End of year spending package
With the December 21 deadline looming to fund remaining areas of government for FY19, congressional Democratic leaders traveled to the White House on Tuesday to discuss the parameters of an end of year spending package. In a heated public meeting, the President and Leaders Schumer (D-NY) and Pelosi (D-CA) argued over the President’s request for $5 billion to build a border wall, with Trump claiming he would be “proud” to (partially) shut down the government if the request goes unfulfilled. Congressional leaders are now weighing options to avert or minimize the shutdown threat, including potentially separating the FY19 DHS bill from the other remaining measures, including Transportation-Housing and Urban Development and Commerce-Science-Justice.

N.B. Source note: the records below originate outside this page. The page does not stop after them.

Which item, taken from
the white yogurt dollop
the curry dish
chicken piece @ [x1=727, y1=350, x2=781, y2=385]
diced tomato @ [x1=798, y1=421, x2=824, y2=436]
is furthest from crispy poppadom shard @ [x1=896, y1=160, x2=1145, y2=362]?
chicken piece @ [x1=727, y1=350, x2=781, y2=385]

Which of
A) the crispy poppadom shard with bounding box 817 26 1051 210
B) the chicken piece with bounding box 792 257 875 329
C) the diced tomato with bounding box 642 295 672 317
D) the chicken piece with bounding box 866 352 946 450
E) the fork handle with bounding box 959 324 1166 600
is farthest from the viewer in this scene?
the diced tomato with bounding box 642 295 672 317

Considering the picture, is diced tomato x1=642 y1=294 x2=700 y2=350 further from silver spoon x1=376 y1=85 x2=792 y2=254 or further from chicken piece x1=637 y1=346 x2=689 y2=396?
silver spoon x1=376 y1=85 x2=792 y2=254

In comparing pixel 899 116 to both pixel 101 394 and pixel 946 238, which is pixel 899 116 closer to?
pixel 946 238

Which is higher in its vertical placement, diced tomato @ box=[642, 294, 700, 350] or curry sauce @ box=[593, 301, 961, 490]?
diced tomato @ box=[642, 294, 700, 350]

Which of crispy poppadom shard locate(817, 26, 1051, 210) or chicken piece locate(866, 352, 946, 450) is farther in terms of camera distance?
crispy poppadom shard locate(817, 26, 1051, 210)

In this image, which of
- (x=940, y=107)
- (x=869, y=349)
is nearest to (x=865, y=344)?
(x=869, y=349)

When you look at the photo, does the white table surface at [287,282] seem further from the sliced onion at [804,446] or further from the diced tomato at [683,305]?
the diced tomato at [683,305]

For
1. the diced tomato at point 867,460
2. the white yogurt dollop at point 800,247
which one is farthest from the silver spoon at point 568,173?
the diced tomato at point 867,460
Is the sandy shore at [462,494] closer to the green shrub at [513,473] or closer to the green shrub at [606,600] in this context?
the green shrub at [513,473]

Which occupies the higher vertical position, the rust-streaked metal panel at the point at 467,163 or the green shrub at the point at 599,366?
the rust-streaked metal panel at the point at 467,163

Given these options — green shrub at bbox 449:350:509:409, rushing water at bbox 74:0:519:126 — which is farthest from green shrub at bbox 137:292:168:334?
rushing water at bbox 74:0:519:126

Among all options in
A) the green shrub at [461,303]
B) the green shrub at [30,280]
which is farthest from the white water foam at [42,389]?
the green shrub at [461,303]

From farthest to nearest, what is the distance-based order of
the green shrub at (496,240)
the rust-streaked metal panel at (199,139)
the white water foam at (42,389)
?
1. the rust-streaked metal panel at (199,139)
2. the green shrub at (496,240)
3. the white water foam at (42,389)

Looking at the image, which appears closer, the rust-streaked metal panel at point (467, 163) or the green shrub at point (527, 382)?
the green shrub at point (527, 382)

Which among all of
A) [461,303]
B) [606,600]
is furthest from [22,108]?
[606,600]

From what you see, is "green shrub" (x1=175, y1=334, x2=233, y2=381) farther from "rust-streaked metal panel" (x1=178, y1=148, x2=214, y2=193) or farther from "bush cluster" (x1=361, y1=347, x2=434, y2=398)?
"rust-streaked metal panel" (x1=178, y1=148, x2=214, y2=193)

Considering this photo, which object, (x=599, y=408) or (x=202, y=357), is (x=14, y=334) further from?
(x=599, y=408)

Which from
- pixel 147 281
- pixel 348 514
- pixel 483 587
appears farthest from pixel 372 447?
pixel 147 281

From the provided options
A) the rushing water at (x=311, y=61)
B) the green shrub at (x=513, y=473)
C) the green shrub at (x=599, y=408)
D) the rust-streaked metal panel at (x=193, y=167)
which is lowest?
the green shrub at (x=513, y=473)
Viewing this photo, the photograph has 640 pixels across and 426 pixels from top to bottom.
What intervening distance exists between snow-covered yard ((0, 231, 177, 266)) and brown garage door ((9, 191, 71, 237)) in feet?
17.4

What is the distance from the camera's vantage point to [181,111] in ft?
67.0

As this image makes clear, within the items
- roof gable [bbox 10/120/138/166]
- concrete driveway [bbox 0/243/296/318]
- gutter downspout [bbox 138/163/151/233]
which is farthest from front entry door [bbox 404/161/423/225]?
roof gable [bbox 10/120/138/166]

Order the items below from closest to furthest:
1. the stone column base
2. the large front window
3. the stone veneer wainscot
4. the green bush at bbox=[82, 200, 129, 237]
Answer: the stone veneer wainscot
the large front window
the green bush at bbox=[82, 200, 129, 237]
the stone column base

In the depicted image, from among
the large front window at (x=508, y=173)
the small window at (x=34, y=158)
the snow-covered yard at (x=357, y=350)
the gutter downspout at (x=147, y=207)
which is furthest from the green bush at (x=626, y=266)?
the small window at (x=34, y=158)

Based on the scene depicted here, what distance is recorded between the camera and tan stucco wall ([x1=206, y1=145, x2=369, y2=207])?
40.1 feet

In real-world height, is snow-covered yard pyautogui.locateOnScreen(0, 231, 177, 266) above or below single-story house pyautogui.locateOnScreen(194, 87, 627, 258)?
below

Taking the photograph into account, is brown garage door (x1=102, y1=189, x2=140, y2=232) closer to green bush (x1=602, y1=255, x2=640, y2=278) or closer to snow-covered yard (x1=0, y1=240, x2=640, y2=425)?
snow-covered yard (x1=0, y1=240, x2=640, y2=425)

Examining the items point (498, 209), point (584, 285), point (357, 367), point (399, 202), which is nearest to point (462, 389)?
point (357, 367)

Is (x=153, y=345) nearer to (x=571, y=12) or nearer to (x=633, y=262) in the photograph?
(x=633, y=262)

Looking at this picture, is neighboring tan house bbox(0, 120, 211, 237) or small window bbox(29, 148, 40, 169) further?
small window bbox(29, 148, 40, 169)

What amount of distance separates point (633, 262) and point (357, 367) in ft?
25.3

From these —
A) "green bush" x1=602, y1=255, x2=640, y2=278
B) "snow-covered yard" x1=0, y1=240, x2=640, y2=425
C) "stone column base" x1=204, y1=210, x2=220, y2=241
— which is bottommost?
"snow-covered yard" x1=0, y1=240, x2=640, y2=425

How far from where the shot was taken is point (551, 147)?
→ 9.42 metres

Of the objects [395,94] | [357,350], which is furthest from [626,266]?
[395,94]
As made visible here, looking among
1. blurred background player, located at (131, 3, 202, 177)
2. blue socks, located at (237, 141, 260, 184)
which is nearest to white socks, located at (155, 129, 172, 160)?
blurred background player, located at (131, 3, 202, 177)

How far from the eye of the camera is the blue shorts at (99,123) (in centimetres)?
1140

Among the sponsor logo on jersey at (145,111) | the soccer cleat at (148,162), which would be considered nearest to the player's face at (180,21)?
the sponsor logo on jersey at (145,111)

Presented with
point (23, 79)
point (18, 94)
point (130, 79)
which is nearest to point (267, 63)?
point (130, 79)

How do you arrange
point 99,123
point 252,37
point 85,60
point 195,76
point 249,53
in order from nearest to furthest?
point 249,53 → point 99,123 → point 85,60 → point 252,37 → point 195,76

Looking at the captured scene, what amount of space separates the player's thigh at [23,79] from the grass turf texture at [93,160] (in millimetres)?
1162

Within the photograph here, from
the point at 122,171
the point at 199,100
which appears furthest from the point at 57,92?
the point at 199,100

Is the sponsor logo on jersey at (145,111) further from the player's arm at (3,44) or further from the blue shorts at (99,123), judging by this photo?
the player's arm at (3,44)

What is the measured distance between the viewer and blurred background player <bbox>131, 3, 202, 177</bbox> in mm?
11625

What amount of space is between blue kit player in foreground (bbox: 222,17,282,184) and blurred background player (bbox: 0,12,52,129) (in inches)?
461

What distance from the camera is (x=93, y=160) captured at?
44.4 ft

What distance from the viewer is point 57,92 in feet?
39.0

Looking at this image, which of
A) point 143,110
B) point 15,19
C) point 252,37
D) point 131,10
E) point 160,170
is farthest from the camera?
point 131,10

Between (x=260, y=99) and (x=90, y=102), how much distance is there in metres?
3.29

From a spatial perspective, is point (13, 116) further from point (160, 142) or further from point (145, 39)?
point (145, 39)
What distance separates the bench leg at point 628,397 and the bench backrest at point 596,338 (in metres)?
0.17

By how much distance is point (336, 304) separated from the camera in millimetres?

Elsewhere, the Senate voted 87-13 on Tuesday to adopt the $867 billion farm bill conference report. The House followed suit Wednesday, 369-47, sending the bill to the President for his signature. Thursday, the Senate voted on a resolution to withdraw US support from Saudi Arabia’s efforts in Yemen’s civil war. Support for the measure grew after journalist Jamal Khashoggi’s murder, but it is unlikely to come to the House floor and the Administration opposes the measure and has threatened a veto.
Senator Maria Cantwell (D-WA) confirmed this week that she will assume the top Democratic seat on the Senate Commerce, Science, and Transportation Committee, succeeding outgoing Ranking Member Bill Nelson (D-FL). Under incoming Chairman Roger Wicker (R-MS), the Committee is expected to focus at the outset on developing a federal consumer privacy framework, building on a series of hearings this year during which lawmakers heard from the private sector, consumer advocates, and those involved in developing the EU’s GDPR and the California Consumer Privacy Act (CCPA). For more on committee leadership changes and agendas for the 116th Congress, click here.
Reps. Darren Soto (D-FL) and Ted Budd (R-NC) introduced legislation this week to promote US competitiveness in the global virtual currency marketplace. The bill defines virtual currency as “a digital representation of value that does not have legal tender status and that functions as a medium of exchange, a unit of account, or a store of value” and directs the Commodity Futures Trading Commission (CFTC) to produce a report on the state of virtual markets and ways to promote American competitiveness. Soto, Budd, and Rep. Bonnie Watson Coleman (D-NJ) also introduced a consumer protection-focused measure that orders a CFTC report on promoting fair and transparent virtual currency markets by examining the potential for price manipulation. Both bills are representative of the increasing importance of and congressional interest in both promoting and regulating financial technologies.